Conformamo-nos? Não! Por isso há sete anos mudámos de ciclo político, também na educação. Em vez de dispensar dezenas de milhares de professores, de desinvestir da sua formação, de apressadas reformas curriculares retrógradas e sem diálogo, de tentar fazer da escola mais um crivo de seleção e discriminação social; em vez de desinvestir no público para gastar no privado, virámos o rumo para uma escola mais inclusiva e com mais meios para atender à diversidade de interesses dos alunos (das artes às profissões até à educação de adultos), com mais professores, mais professores vinculados e menos precários, mais assistentes, mais técnicos especializados, começando a devolver a escola à escola e à comunidade, com mais autonomia e mais flexibilidade que abre novos horizontes de desenvolvimento da profissionalidade docente e melhor resposta ao contexto, descongelando a carreira docente, investindo na formação relevante, …

 

Está tudo feito? Não está. Para continuamos, o ministro da Educação escolheu rever o regime de recrutamento docente, para começar a acabar com a “casa às costas” dos professores. O objetivo é combater a instabilidade e a precariedade. Definir com rigor as necessidades permanentes, escola a escola, para permitir acelerar as vinculações estáveis a quadros de escola. Diminuir a extensão das zonas pedagógicas, para diminuir as distâncias potenciais casa-escola. Sem entregar nenhuma competência nesta matéria às autoridades municipais ou intermunicipais, e sem perda de vínculos adquiridos.

 

Está em curso um processo de revalorização da Administração Pública que, de facto, se tornou necessária para corrigir longos anos de perda no mercado global do emprego público e privado, perda acentuada pelas respostas austeritárias às crises financeiras internacionais. Naturalmente, os professores olham para esse processo não querendo ser mais nem menos do que os outros servidores públicos. É justo. Mas não podemos perder esta oportunidade: o ministro da Educação é um praticante coerente do diálogo com a classe, com as suas associações e sindicatos. Não podemos perder a oportunidade de fazer, agora, um acordo para uma boa revisão do regime de recrutamento.

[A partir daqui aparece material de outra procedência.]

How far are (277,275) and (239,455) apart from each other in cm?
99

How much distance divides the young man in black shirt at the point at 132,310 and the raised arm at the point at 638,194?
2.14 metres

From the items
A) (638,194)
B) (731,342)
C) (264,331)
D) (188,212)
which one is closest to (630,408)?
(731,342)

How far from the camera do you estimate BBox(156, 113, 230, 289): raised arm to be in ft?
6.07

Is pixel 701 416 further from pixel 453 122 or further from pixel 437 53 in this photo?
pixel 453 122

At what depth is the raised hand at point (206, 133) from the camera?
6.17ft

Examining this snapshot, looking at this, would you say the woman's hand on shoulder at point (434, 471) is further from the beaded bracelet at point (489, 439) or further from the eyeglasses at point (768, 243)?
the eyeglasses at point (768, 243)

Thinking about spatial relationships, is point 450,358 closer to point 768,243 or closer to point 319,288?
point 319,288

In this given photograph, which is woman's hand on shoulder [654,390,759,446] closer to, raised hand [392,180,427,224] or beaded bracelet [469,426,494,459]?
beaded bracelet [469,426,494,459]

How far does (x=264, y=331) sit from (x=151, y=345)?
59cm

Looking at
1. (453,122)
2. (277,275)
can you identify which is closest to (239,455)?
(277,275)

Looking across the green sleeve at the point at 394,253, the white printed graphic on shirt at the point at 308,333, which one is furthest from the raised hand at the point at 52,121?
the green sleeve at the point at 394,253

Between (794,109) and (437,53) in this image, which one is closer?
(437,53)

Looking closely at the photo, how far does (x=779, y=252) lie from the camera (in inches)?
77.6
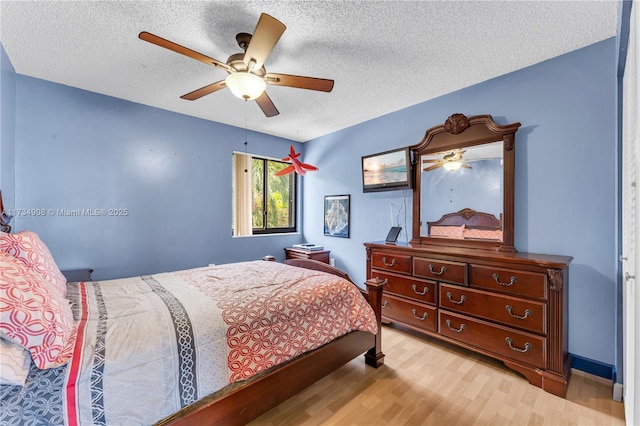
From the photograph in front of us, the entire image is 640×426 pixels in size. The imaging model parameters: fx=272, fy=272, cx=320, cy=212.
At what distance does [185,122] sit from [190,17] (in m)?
2.01

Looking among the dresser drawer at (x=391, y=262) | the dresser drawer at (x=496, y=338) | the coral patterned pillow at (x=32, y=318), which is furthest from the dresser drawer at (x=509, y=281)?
the coral patterned pillow at (x=32, y=318)

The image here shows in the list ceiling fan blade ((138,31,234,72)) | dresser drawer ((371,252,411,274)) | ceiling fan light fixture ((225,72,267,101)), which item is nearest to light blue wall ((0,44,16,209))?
ceiling fan blade ((138,31,234,72))

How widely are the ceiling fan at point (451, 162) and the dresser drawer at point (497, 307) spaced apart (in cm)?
121

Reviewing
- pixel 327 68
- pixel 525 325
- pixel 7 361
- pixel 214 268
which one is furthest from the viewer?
pixel 214 268

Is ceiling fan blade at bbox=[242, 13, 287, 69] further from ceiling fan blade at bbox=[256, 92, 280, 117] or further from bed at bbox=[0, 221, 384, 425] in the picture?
bed at bbox=[0, 221, 384, 425]

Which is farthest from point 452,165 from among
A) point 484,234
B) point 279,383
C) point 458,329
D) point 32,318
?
point 32,318

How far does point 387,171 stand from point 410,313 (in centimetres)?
166

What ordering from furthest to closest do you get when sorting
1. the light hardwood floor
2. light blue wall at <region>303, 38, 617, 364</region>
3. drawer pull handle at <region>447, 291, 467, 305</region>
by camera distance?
Answer: drawer pull handle at <region>447, 291, 467, 305</region> < light blue wall at <region>303, 38, 617, 364</region> < the light hardwood floor

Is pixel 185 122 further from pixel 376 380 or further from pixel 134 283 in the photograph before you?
pixel 376 380

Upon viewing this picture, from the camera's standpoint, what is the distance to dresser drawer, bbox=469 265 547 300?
1.98 meters

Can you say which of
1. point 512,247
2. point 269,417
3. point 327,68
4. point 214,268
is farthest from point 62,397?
point 512,247

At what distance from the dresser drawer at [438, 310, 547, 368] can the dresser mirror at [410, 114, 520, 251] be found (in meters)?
0.71

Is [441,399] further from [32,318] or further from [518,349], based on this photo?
[32,318]

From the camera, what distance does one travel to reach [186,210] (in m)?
3.59
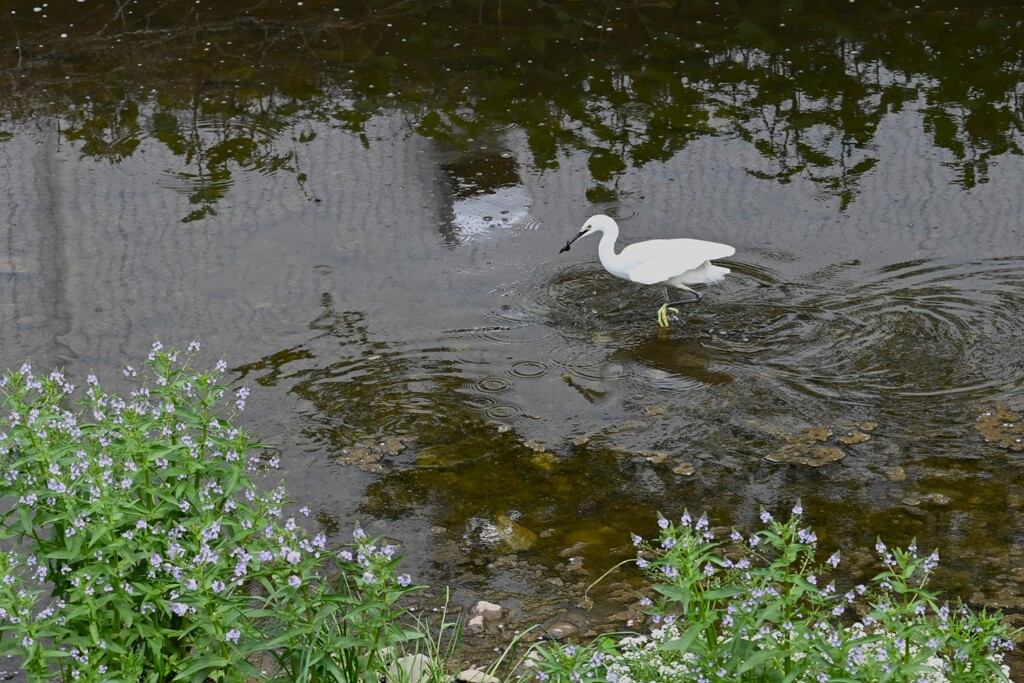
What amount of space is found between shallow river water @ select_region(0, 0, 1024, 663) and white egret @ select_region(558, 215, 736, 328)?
0.20m

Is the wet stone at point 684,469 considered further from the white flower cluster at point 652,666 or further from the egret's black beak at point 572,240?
the egret's black beak at point 572,240

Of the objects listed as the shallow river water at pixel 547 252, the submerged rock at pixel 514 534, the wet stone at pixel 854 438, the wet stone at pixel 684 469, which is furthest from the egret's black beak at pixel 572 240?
the submerged rock at pixel 514 534

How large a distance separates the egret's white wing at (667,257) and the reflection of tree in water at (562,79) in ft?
5.20

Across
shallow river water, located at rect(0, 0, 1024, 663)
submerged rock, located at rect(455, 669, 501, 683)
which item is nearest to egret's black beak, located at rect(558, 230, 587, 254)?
shallow river water, located at rect(0, 0, 1024, 663)

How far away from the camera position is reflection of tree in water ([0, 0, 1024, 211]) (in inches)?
339

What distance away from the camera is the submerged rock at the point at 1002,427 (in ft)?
17.2

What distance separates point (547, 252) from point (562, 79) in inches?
111

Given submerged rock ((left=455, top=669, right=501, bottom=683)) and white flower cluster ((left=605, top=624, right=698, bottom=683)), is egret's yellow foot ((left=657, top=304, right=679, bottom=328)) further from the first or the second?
white flower cluster ((left=605, top=624, right=698, bottom=683))

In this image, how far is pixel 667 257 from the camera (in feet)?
21.4

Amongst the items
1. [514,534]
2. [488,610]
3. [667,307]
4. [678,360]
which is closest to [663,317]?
[667,307]

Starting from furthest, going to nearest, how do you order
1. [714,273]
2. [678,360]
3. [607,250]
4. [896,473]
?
1. [607,250]
2. [714,273]
3. [678,360]
4. [896,473]

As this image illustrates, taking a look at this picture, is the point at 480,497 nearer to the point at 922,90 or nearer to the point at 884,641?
the point at 884,641

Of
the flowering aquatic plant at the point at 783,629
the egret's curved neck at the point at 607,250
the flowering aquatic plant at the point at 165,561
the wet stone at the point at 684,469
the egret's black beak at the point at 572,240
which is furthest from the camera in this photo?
the egret's black beak at the point at 572,240

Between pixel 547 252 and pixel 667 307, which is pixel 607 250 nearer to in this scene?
pixel 667 307
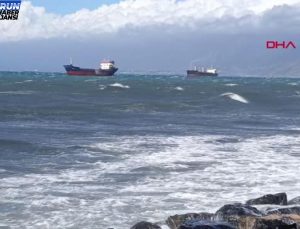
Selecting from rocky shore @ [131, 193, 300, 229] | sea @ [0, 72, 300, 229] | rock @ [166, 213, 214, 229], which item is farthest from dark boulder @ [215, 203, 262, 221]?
sea @ [0, 72, 300, 229]

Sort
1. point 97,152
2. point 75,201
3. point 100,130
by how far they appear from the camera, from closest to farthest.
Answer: point 75,201 → point 97,152 → point 100,130

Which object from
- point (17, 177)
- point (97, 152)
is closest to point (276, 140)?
point (97, 152)

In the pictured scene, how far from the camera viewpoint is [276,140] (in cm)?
2567

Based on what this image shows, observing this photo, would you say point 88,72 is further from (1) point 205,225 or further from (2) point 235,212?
(1) point 205,225

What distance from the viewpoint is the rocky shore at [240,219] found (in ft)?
31.7

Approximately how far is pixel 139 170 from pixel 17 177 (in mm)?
3994

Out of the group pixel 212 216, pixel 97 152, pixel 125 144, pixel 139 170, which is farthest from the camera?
pixel 125 144

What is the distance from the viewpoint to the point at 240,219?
1029cm

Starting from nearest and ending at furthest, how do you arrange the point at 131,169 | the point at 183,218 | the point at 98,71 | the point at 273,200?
1. the point at 183,218
2. the point at 273,200
3. the point at 131,169
4. the point at 98,71

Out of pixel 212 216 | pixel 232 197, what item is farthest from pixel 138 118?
pixel 212 216

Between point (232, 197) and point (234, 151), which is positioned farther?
point (234, 151)

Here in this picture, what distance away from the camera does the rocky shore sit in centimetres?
966

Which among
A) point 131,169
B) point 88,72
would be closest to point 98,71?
point 88,72

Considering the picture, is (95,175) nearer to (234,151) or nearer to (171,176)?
(171,176)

Até para podermos abrir caminho para outros acordos noutras matérias.

 

Todas as profissões mais qualificadas se desvalorizaram relativamente, devido à forte expansão das qualificações. Há situações onde os servidores públicos são expostos a situações inaceitáveis de desrespeito pelas suas pessoas e funções, por parte deste ou aquele utente. Uma coisa é certa: ninguém mais do que este Ministério da Educação é aliado empenhado dos profissionais da educação em sua defesa e valorização. Faltar ao respeito aos professores é tentar a sua infantilização, supor que pedem vénias, quando o que querem é soluções compatíveis para a sua carreira e para a escola pública. Faltar ao respeito aos professores é dizer-lhes, contra toda a evidência que eles conhecem, que nada se fez nos últimos sete anos pela escola pública e pela valorização dos seus profissionais.